Стоял пасмурный день, первая его половина, перед этим прошёл небольшой дождь; мы были в чертёжной комнате. Здесь царил равномерный свет, лишённый резких теней.
Дядя поднял вверх лист бумаги, на котором с лицевой стороны была нарисована серебряная полоса:
– Вот лист бумаги.
Потом он поднял второй лист, на сей раз с изображением головы, – это был мужчина в шапке «с ушами», без бороды:
– И вот ещё один лист бумаги. И что из того?
Мне уже не раз приходилось задумываться на тем, не подпадаю ли я под статью, не грозит ли мне уголовное наказание. То есть по большому счёту я был невиновен: ну, подумаешь, рисовал чего-то там и чертил какие-то линии, так сказать. И если этому впоследствии был придан совсем другой смысл – придан кем-то другим, – то я-то здесь при чём? А какой же преступник из дяди? Даже напрягая всё своё воображение, я не мог себе этого представить. Ну, разве что художник, артист, фокусник.

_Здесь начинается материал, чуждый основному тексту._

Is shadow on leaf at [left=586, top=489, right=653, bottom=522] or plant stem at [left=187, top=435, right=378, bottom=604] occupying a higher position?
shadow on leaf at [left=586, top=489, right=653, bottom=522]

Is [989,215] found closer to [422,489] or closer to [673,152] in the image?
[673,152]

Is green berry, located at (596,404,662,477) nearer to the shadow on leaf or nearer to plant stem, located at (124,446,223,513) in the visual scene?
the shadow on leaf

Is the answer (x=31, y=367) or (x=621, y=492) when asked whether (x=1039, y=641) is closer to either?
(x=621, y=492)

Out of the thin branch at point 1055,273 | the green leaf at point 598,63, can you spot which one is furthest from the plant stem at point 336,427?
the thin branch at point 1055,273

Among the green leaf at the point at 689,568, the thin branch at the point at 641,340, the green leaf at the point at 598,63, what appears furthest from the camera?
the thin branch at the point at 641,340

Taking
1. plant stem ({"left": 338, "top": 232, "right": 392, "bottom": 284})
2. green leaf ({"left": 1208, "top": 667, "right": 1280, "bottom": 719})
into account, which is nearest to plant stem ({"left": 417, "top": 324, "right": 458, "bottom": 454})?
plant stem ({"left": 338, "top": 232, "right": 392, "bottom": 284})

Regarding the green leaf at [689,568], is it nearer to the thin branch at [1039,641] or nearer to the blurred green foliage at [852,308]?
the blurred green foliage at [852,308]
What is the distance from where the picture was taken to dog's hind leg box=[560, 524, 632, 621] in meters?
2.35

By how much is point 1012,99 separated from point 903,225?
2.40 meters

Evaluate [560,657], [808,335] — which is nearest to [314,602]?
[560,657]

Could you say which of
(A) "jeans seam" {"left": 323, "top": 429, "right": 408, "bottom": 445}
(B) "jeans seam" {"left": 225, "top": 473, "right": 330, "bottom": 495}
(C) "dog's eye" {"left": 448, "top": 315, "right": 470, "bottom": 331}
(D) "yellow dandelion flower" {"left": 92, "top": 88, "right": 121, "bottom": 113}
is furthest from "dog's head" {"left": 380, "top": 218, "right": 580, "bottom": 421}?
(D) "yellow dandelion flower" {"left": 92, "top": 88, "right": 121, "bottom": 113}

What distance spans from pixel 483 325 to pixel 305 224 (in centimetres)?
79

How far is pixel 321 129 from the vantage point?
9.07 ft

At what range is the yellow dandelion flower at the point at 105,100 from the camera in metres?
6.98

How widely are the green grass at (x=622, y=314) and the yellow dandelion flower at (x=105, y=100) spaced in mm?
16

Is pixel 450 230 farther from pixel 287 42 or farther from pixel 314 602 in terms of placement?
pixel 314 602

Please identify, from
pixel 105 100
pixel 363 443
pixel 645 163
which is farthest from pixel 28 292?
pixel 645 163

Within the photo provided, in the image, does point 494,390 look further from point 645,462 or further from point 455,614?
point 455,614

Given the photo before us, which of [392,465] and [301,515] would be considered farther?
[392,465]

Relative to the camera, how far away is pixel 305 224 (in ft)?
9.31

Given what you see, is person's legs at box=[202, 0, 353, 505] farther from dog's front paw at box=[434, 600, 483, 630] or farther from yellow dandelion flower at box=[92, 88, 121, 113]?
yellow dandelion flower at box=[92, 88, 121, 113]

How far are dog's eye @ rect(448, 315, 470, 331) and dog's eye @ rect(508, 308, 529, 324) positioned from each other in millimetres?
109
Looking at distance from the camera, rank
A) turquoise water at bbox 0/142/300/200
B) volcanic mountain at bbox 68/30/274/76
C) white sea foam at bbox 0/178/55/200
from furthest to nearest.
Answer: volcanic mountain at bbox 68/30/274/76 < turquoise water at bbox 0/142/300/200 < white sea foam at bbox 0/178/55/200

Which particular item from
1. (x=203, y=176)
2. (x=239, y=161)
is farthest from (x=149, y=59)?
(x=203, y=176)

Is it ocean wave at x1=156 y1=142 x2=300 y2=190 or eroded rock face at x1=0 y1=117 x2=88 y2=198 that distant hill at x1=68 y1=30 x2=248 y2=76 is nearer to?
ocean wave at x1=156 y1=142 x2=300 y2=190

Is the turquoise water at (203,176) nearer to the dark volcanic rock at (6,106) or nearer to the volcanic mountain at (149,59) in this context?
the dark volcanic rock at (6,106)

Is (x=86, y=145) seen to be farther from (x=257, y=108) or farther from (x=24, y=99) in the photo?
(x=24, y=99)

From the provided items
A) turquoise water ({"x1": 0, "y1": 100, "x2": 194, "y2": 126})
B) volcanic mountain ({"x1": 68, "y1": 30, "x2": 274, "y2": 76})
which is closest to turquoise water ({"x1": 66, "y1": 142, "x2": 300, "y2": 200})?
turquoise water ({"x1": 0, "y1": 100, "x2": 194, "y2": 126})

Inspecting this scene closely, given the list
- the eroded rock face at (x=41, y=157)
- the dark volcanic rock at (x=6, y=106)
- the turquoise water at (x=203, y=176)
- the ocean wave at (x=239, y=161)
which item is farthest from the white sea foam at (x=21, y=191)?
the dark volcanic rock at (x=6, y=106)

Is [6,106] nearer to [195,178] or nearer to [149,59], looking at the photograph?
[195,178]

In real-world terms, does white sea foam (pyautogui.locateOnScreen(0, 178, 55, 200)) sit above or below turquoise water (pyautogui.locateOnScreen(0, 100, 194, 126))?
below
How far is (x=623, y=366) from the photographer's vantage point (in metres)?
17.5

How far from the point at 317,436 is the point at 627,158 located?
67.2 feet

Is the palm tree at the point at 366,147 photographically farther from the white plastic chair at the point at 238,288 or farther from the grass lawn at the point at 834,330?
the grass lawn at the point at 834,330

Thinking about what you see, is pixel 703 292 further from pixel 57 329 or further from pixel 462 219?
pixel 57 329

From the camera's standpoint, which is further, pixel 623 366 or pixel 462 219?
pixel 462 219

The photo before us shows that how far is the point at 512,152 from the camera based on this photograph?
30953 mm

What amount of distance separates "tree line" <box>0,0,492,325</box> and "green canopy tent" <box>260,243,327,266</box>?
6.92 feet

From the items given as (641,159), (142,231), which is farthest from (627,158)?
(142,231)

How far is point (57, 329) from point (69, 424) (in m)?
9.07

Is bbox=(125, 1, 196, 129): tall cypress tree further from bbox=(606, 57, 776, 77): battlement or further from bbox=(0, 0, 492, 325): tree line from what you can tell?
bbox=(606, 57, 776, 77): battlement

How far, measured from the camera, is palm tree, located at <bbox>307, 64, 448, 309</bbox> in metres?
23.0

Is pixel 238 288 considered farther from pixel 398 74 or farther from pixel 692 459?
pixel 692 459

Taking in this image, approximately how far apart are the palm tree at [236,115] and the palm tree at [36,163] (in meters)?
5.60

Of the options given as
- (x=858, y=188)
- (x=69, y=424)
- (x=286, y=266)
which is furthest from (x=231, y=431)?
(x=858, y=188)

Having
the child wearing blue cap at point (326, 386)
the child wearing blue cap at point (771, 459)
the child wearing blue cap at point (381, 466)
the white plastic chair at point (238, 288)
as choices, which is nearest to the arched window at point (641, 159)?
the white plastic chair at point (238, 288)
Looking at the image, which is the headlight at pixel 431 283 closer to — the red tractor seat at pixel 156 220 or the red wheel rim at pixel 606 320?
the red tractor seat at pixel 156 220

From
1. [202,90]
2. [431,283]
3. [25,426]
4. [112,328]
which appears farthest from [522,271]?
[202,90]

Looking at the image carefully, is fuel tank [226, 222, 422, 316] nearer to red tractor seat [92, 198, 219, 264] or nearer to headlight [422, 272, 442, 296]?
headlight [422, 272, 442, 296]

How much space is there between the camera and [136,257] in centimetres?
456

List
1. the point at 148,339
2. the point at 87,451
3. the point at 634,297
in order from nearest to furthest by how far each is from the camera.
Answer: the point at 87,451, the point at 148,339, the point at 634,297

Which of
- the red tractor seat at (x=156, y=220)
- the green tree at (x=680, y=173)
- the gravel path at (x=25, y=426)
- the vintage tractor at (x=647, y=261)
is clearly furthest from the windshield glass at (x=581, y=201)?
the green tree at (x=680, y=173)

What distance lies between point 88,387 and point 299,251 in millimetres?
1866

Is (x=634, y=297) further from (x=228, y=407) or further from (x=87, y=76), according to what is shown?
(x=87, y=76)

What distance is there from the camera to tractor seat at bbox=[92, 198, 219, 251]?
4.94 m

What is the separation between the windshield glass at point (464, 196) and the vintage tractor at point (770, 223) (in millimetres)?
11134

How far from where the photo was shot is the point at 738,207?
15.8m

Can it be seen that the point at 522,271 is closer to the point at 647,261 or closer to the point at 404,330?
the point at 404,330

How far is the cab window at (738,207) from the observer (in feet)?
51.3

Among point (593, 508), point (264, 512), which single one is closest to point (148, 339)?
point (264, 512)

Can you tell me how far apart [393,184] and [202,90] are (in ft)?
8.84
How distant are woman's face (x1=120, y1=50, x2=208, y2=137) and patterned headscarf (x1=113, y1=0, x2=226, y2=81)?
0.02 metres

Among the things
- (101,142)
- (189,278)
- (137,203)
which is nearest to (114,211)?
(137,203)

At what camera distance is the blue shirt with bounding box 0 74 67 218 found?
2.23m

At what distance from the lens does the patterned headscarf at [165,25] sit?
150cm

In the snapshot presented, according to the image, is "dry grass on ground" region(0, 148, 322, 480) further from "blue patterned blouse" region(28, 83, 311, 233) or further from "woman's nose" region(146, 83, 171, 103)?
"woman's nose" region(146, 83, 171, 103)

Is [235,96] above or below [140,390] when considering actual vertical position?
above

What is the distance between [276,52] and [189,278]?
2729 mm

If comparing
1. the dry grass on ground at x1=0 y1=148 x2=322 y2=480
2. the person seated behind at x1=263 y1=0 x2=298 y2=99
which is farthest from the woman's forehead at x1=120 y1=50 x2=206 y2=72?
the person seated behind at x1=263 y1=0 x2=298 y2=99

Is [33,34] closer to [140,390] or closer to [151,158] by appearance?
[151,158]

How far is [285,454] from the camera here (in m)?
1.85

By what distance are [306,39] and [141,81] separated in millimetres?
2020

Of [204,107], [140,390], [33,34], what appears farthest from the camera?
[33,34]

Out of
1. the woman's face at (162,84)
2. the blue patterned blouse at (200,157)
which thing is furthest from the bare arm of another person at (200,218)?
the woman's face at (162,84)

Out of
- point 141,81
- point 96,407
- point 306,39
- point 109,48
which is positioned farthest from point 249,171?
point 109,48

Он поднял оба листа бумаги и помахал ими в воздухе. И вот великая тайна:
– Делаем из двух одно!
Дядя наложил один лист на другой так, что сторона с полосой и сторона с изображением мужской головы взаимно скрыли друг друга.
И что теперь?
– Теперь склей их вместе.
(«Ты ведь уже достаточно поднаторел в этом», – пробормотал дядя.)
•••
Минуточку.
И это всё? Неужто в этом и состоит весь секрет?
Признаюсь, я был несколько разочарован. Почему же до сих пор никто больше не додумался до этого, если всё так легко?! Просто сложить и готово? Любой идиот мог бы догадаться, как мне казалось.
Но не догадался. Вернее, догадался, и не один, – но не идиот.
– Совершенное всегда просто, – заявил дядя, – а простое всегда совершенно.
И если мы теперь напылим клей «Коллаген Х-100», не слишком много и не слишком мало, если мы прокатаем листы резиновым валиком, не слишком быстро и не слишком медленно, – и чтобы без пузырьков! – и если мы к тому же ещё знаем, что делаем, то в точности совпадёт всё, что мы сделали до сих пор, – и получится дуплет!